If you spec trucks, build two plans. One plan assumes a 2026 prebuy. One plan assumes you hold equipment longer and invest in maintenance.
Equipment market: fleets watch the cycle too
ACT Research said the Class 8 market remained under pressure in December 2025, even though that period typically sees strong bookings.
Then ACT reported a jump in preliminary December net orders to about 42.7k units, up year over year.
That tells you fleets still hesitate, but they also chase build slots when they smell a turn. If you manage a fleet, lock in early replacement timing, protect cash, and build flexibility.
Fraud and cargo theft: a real 2025 headache
Fraud does not just annoy you. Fraud can burn an entire week and wipe out a month’s profit.
Cargo theft has stayed hot. Verisk CargoNet said it recorded 884 cargo theft events across the United States and Canada in Q2 2025, up 13% year over year.

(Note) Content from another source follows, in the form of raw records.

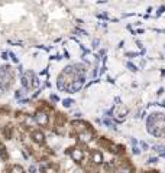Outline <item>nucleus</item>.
<instances>
[{
  "label": "nucleus",
  "instance_id": "nucleus-12",
  "mask_svg": "<svg viewBox=\"0 0 165 173\" xmlns=\"http://www.w3.org/2000/svg\"><path fill=\"white\" fill-rule=\"evenodd\" d=\"M72 103V101H70V100H65V101H64V105H65V107H70V104Z\"/></svg>",
  "mask_w": 165,
  "mask_h": 173
},
{
  "label": "nucleus",
  "instance_id": "nucleus-7",
  "mask_svg": "<svg viewBox=\"0 0 165 173\" xmlns=\"http://www.w3.org/2000/svg\"><path fill=\"white\" fill-rule=\"evenodd\" d=\"M91 157H93V162H94L96 164H100V163L103 162V156H101L100 152H94V153L91 155Z\"/></svg>",
  "mask_w": 165,
  "mask_h": 173
},
{
  "label": "nucleus",
  "instance_id": "nucleus-16",
  "mask_svg": "<svg viewBox=\"0 0 165 173\" xmlns=\"http://www.w3.org/2000/svg\"><path fill=\"white\" fill-rule=\"evenodd\" d=\"M161 155H162V156H164V157H165V153H164V152H162V153H161Z\"/></svg>",
  "mask_w": 165,
  "mask_h": 173
},
{
  "label": "nucleus",
  "instance_id": "nucleus-13",
  "mask_svg": "<svg viewBox=\"0 0 165 173\" xmlns=\"http://www.w3.org/2000/svg\"><path fill=\"white\" fill-rule=\"evenodd\" d=\"M120 173H132V172H131V169H123Z\"/></svg>",
  "mask_w": 165,
  "mask_h": 173
},
{
  "label": "nucleus",
  "instance_id": "nucleus-14",
  "mask_svg": "<svg viewBox=\"0 0 165 173\" xmlns=\"http://www.w3.org/2000/svg\"><path fill=\"white\" fill-rule=\"evenodd\" d=\"M1 153H3V146L0 144V155H1Z\"/></svg>",
  "mask_w": 165,
  "mask_h": 173
},
{
  "label": "nucleus",
  "instance_id": "nucleus-4",
  "mask_svg": "<svg viewBox=\"0 0 165 173\" xmlns=\"http://www.w3.org/2000/svg\"><path fill=\"white\" fill-rule=\"evenodd\" d=\"M33 74L32 72H26L23 77H22V84L25 88H29V86H33Z\"/></svg>",
  "mask_w": 165,
  "mask_h": 173
},
{
  "label": "nucleus",
  "instance_id": "nucleus-10",
  "mask_svg": "<svg viewBox=\"0 0 165 173\" xmlns=\"http://www.w3.org/2000/svg\"><path fill=\"white\" fill-rule=\"evenodd\" d=\"M12 173H23V169L20 166H13L12 167Z\"/></svg>",
  "mask_w": 165,
  "mask_h": 173
},
{
  "label": "nucleus",
  "instance_id": "nucleus-15",
  "mask_svg": "<svg viewBox=\"0 0 165 173\" xmlns=\"http://www.w3.org/2000/svg\"><path fill=\"white\" fill-rule=\"evenodd\" d=\"M146 173H158V172H146Z\"/></svg>",
  "mask_w": 165,
  "mask_h": 173
},
{
  "label": "nucleus",
  "instance_id": "nucleus-11",
  "mask_svg": "<svg viewBox=\"0 0 165 173\" xmlns=\"http://www.w3.org/2000/svg\"><path fill=\"white\" fill-rule=\"evenodd\" d=\"M128 68H131V71H136L135 65H132V64H128Z\"/></svg>",
  "mask_w": 165,
  "mask_h": 173
},
{
  "label": "nucleus",
  "instance_id": "nucleus-8",
  "mask_svg": "<svg viewBox=\"0 0 165 173\" xmlns=\"http://www.w3.org/2000/svg\"><path fill=\"white\" fill-rule=\"evenodd\" d=\"M32 137L36 143H44V134H42L41 131H35L32 134Z\"/></svg>",
  "mask_w": 165,
  "mask_h": 173
},
{
  "label": "nucleus",
  "instance_id": "nucleus-6",
  "mask_svg": "<svg viewBox=\"0 0 165 173\" xmlns=\"http://www.w3.org/2000/svg\"><path fill=\"white\" fill-rule=\"evenodd\" d=\"M71 157L74 162H81L82 160V152L80 149H72L71 150Z\"/></svg>",
  "mask_w": 165,
  "mask_h": 173
},
{
  "label": "nucleus",
  "instance_id": "nucleus-5",
  "mask_svg": "<svg viewBox=\"0 0 165 173\" xmlns=\"http://www.w3.org/2000/svg\"><path fill=\"white\" fill-rule=\"evenodd\" d=\"M35 120L38 124H41V125H45L47 123H48V116L44 113V111H39V113H36V116H35Z\"/></svg>",
  "mask_w": 165,
  "mask_h": 173
},
{
  "label": "nucleus",
  "instance_id": "nucleus-1",
  "mask_svg": "<svg viewBox=\"0 0 165 173\" xmlns=\"http://www.w3.org/2000/svg\"><path fill=\"white\" fill-rule=\"evenodd\" d=\"M148 130L154 136H162L165 133V116L154 114L148 120Z\"/></svg>",
  "mask_w": 165,
  "mask_h": 173
},
{
  "label": "nucleus",
  "instance_id": "nucleus-3",
  "mask_svg": "<svg viewBox=\"0 0 165 173\" xmlns=\"http://www.w3.org/2000/svg\"><path fill=\"white\" fill-rule=\"evenodd\" d=\"M82 84H84V77H78V78H75L70 85L67 86V89H68L70 92H75V91H78V89L81 88Z\"/></svg>",
  "mask_w": 165,
  "mask_h": 173
},
{
  "label": "nucleus",
  "instance_id": "nucleus-9",
  "mask_svg": "<svg viewBox=\"0 0 165 173\" xmlns=\"http://www.w3.org/2000/svg\"><path fill=\"white\" fill-rule=\"evenodd\" d=\"M80 140L84 141H90L91 140V133H87V134H80Z\"/></svg>",
  "mask_w": 165,
  "mask_h": 173
},
{
  "label": "nucleus",
  "instance_id": "nucleus-2",
  "mask_svg": "<svg viewBox=\"0 0 165 173\" xmlns=\"http://www.w3.org/2000/svg\"><path fill=\"white\" fill-rule=\"evenodd\" d=\"M10 75H9V72H7V68H3L1 71V74H0V88H3V89H6L7 86L10 85Z\"/></svg>",
  "mask_w": 165,
  "mask_h": 173
}]
</instances>
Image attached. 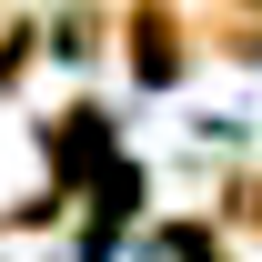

Many theft crews now mix physical theft with digital tricks. Trucking info described freight fraud that manifests as double brokering, fictitious pickups, and identity theft targeting real carrier brands.
Give your team one simple rule: treat every new broker and every last-minute carrier swap as suspicious until you verify it. Confirm MC numbers, phone numbers, and emails through sources you trust, not through a single inbound email. If you dispatch for a fleet, lock down who can change pickup numbers and rate con details.
Insurance and risk: the bill keeps rising
Insurance keeps squeezing small fleets. Freight Waves has described a commercial auto liability market that has remained unprofitable for insurers for many years, which keeps pressure on premiums.
So you cannot shrug off safety and claims. Make securement non-negotiable, tighten pre-trip checks, and respond fast when something happens. Your safety record directly affects your cost structure.
A practical playbook for 2026
You do not control rates, but you control execution.
Pick lanes that turn fast and match your equipment.
Price freight based on total cost, not hope.
Document detention and charge it.
Score brokers and shippers based on pay speed, problems, and respect for your time.
Protect maintenance days like they protect your pay check.
Keep cash reserves for slow weeks and tire surprises.
The bottom line
The data shows soft freight volumes in major indexes, yet it also shows pockets of strength, especially in flatbed tied to industrial work. Tariff timing, weather, policy changes, fraud risk, and equipment decisions will continue to reshape this market through 2026. Tighten your operation now so that when the cycle finally turns, you will already be in position.